Understanding Anxiety Disorders
Anxiety disorders, like Obsessive-Compulsive Disorder (OCD), are marked by persistent, uncontrollable, and unwelcome emotions or thoughts (obsessions), alongside routines or rituals (compulsions) that individuals engage in to try to prevent or relieve these thoughts. Common compulsions include repeated hand-washing or excessive cleanliness due to fear of germs, or repeatedly checking tasks for possible mistakes (e.g., ensuring that the car is locked). Someone who has suffered severe physical or emotional trauma—such as from a natural disaster, serious accident, or crime—might develop Post-Traumatic Stress Disorder (PTSD). In this disorder, thoughts, feelings, and behavioral patterns are severely affected by memories of the event, sometimes months or even years after the traumatic experience.
Symptoms like excessive fear, unexplained sweating, difficulty in breathing, rapid heartbeat, insomnia, nausea, shaking, and dizziness are common in anxiety disorders. Although an anxiety disorder can manifest at any age, onset is frequently observed in adolescence or early adulthood.

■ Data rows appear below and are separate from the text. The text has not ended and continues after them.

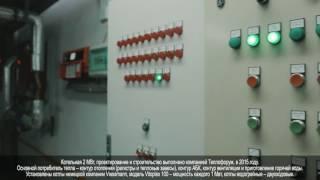 видео проектирование и строительство промышленных котельных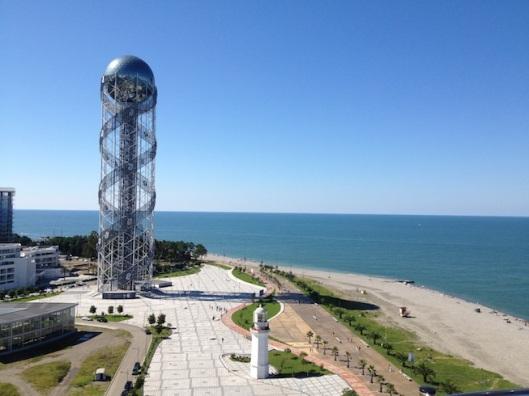Башня называется ABC Tower - по спирали расположены буквы из грузинского алфавита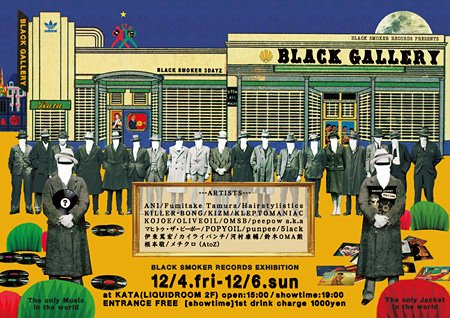 恵比寿KATAにて12/4〜12/6<br>『BLACK GALLERY -BLACK SMOKER 3DAYZ-』に参加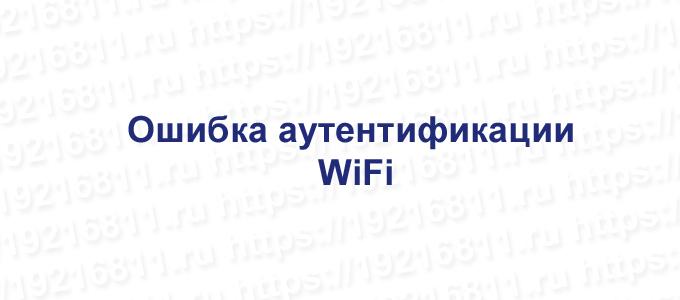 Ошибка аутентификации WiFi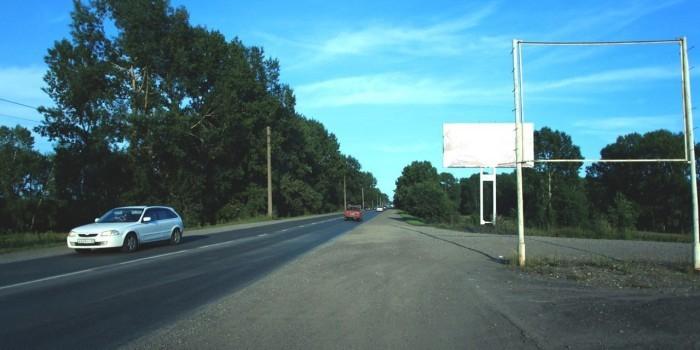 Верховный суд разрешил не уступать дорогу движущимся по обочине машинам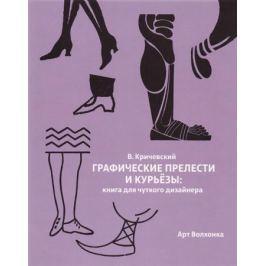 Кричевский В. Графические прелести и курьезы: Книга для чуткого дизайнера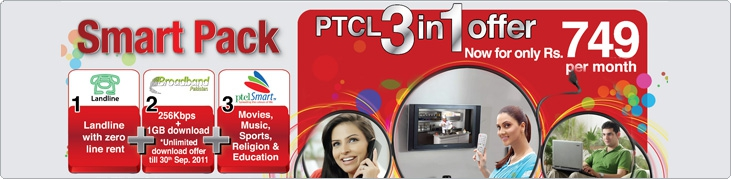 <b>PTCL</b> has introduced a new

Why Seeking Therapy is Crucial
If left untreated, anxiety disorders can have serious repercussions. For instance, some people who suffer from recurring panic attacks avoid any situation they fear could trigger an attack. Such avoidant behavior can lead to multiple issues, ranging from simple clashes with work or family obligations to the complete avoidance of everyday activities, rendering the individual increasingly dysfunctional in handling everyday responsibilities. In extreme cases, this could lead to total social isolation.
Will Psychotherapy Help Me? And How Much?
Absolutely. Most cases of anxiety disorders can be treated with significant success. Research indicates that a form of psychotherapy known as Cognitive Behavioral Therapy (CBT) is particularly effective in treating anxiety disorders. Psychologists use CBT—provided they are trained and certified in it—to help people identify and then manage the real factors contributing to their anxiety. Behavioral therapy involves using techniques to reduce or eliminate unwanted behavior linked to these disorders. For instance, one approach teaches patients deep relaxation and breathing techniques to neutralize the hyperactivation of bodily functions (like rapid, shallow breathing) that accompany some anxiety disorders.
Through cognitive psychotherapy, patients learn to understand how their thoughts contribute to the symptoms of their anxiety disorders, and how they can change these thought patterns to reduce the severity and frequency of their reactions.
The Most Important Factor of All
Increased cognitive awareness in patients, combined with behavioral techniques, essentially educates the individual on the processes leading to heightened anxiety. The final result is that, within the controlled and safe environment of sessions with a psychologist, the patient becomes their own “psychologist.” They become fully capable of dealing with any future difficulties they may encounter.